'''
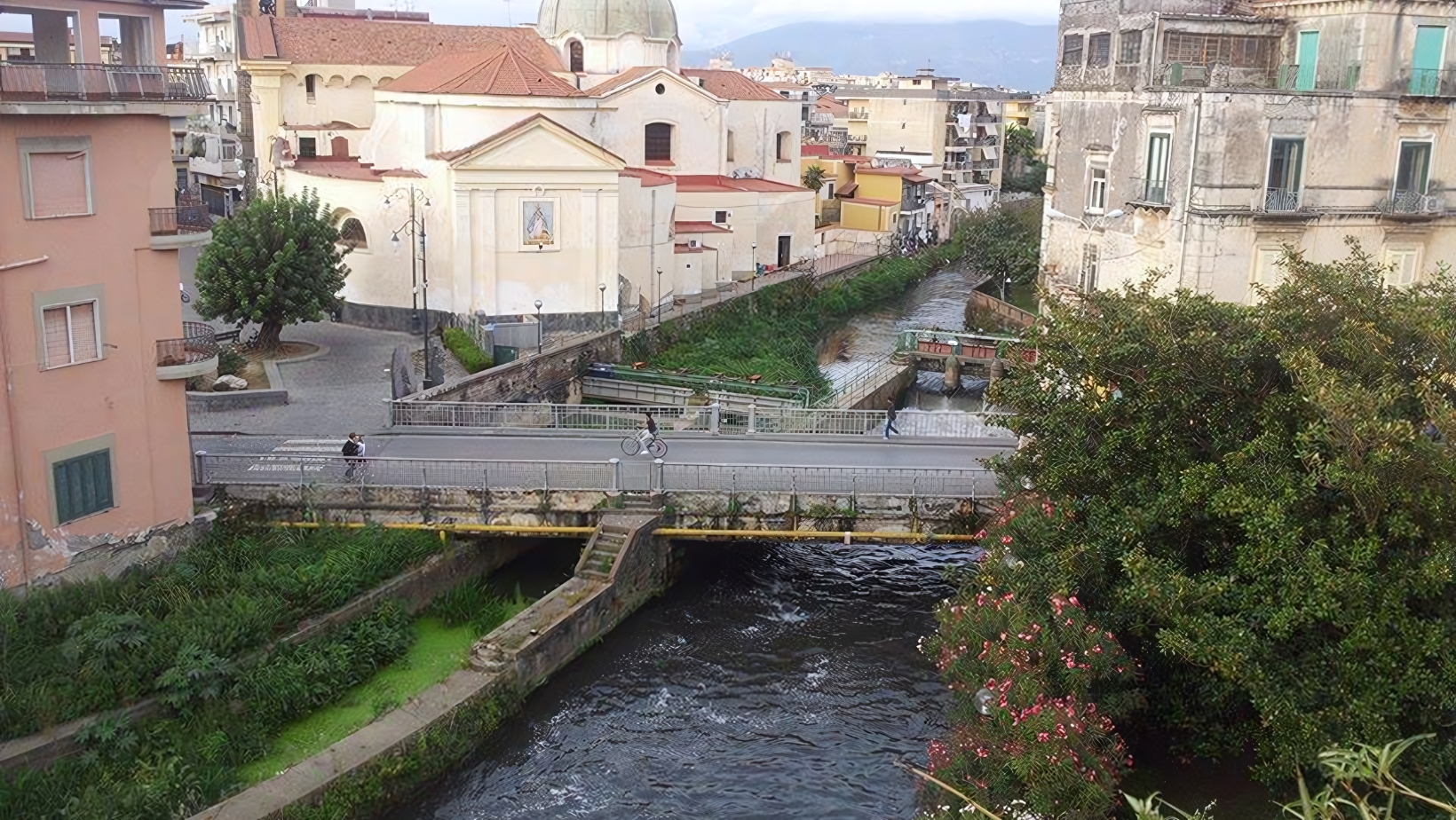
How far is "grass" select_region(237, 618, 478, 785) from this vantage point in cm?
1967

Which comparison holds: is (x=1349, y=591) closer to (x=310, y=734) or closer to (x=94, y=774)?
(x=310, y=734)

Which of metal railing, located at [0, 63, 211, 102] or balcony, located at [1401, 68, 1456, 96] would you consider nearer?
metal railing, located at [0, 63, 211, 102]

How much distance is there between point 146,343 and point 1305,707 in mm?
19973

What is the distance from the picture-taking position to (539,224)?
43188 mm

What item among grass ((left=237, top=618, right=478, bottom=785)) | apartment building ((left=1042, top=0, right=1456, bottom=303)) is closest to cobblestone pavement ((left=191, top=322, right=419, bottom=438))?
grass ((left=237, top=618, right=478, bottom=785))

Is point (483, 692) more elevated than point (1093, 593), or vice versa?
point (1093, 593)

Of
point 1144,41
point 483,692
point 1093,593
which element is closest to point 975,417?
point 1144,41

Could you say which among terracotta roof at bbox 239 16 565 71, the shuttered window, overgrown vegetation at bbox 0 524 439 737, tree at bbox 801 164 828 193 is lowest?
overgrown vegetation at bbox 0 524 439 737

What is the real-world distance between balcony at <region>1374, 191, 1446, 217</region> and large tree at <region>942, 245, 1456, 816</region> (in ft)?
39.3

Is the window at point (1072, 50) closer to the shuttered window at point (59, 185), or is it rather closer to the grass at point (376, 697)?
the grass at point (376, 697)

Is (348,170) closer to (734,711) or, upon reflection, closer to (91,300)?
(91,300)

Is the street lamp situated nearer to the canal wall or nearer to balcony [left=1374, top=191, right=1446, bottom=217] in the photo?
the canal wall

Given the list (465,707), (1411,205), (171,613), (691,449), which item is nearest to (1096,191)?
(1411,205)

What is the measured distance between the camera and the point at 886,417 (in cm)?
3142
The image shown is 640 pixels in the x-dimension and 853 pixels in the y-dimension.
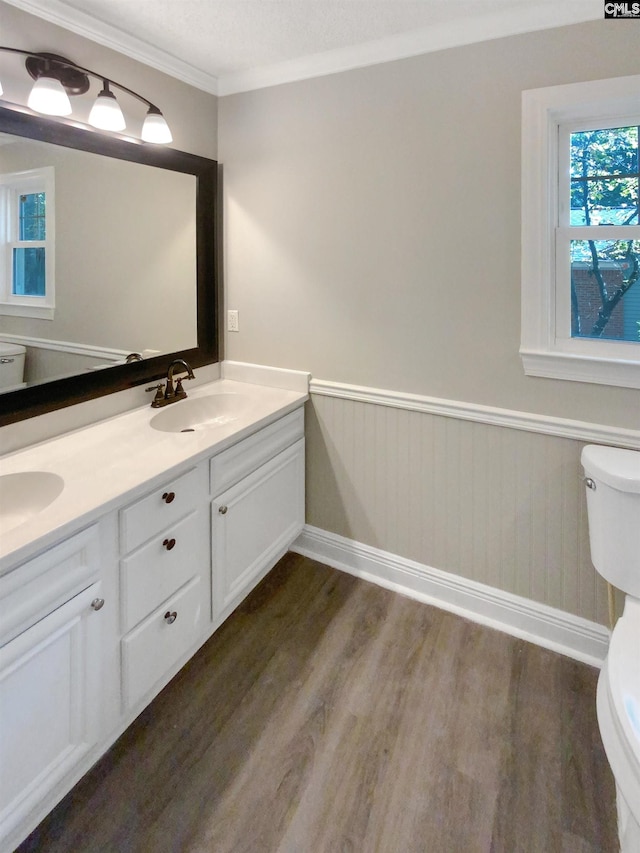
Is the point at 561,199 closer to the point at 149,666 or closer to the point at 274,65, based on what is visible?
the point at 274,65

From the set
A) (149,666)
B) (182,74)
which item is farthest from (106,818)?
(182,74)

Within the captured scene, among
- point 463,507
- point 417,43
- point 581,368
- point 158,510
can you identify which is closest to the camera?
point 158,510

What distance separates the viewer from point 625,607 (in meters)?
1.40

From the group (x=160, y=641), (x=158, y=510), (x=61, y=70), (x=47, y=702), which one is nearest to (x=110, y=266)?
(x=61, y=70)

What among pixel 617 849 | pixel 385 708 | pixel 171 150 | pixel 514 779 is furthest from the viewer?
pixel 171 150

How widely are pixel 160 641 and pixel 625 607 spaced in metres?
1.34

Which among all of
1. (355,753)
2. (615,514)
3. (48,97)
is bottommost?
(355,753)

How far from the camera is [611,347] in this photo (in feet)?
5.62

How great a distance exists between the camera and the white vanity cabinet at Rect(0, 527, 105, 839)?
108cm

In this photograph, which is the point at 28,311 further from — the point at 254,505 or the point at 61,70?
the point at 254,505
'''
• Arbeitsauftrag:
Schreibe die gesamte Auflistung oben Zeile für Zeile unverändert ab. Die Bilder sollen in deiner Wiedergabe nicht vorkommen.

• Lösung:
How far is "grass" select_region(237, 618, 478, 785) from this vantage point in cm?
1967

Which comparison holds: is (x=1349, y=591) closer to (x=310, y=734) or closer to (x=94, y=774)?
(x=310, y=734)

Which of metal railing, located at [0, 63, 211, 102] or balcony, located at [1401, 68, 1456, 96] would you consider nearer?
metal railing, located at [0, 63, 211, 102]

How much distance is there between point 146,343 and point 1305,707 in mm?
19973

What is the distance from the picture-taking position to (539,224)?
43188 mm

What item among grass ((left=237, top=618, right=478, bottom=785)) | apartment building ((left=1042, top=0, right=1456, bottom=303)) is closest to cobblestone pavement ((left=191, top=322, right=419, bottom=438))?
grass ((left=237, top=618, right=478, bottom=785))

Is point (483, 692) more elevated than point (1093, 593), or vice versa?
point (1093, 593)

Of
point 1144,41
point 483,692
point 1093,593
which element is closest to point 975,417?
point 1144,41

Could you say which among terracotta roof at bbox 239 16 565 71, the shuttered window, overgrown vegetation at bbox 0 524 439 737, tree at bbox 801 164 828 193 is lowest?
overgrown vegetation at bbox 0 524 439 737

What is the real-world distance between balcony at <region>1374, 191, 1446, 217</region> and large tree at <region>942, 245, 1456, 816</region> (in ft)?
39.3

Is the window at point (1072, 50) closer to the shuttered window at point (59, 185), or is it rather closer to the grass at point (376, 697)?
the grass at point (376, 697)

Is (348,170) closer to (734,711) or, upon reflection, closer to (91,300)?
(91,300)

Is the street lamp situated nearer to the canal wall or nearer to balcony [left=1374, top=191, right=1446, bottom=217] in the photo?
the canal wall

Given the list (465,707), (1411,205), (171,613), (691,449), which item is nearest to (1096,191)?
(1411,205)

What is the measured distance between the camera and the point at 886,417 (in cm)?
3142
The image shown is 640 pixels in the x-dimension and 853 pixels in the y-dimension.
Is the point at 561,199 closer to the point at 149,666 or closer to the point at 274,65, based on what is visible?
the point at 274,65

From the set
A) (149,666)
B) (182,74)
which item is farthest from (106,818)?
(182,74)

Within the captured scene, among
- point 463,507
- point 417,43
- point 581,368
- point 158,510
can you identify which is closest to the camera?
point 158,510

What distance separates the viewer from point 625,607 (in meters)?
1.40

From the group (x=160, y=641), (x=158, y=510), (x=61, y=70), (x=47, y=702), which one is nearest to (x=110, y=266)?
(x=61, y=70)

What among pixel 617 849 | pixel 385 708 | pixel 171 150 | pixel 514 779 is furthest from the viewer?
pixel 171 150

How widely are pixel 160 641 and pixel 625 607 spaced in metres?
1.34

Which among all of
1. (355,753)
2. (615,514)
3. (48,97)
is bottommost?
(355,753)

How far from the camera is [611,347] in this photo (in feet)?
5.62

How great a distance exists between the camera and the white vanity cabinet at Rect(0, 527, 105, 839)?
108cm

In this photograph, which is the point at 28,311 further from — the point at 254,505 or the point at 61,70?
the point at 254,505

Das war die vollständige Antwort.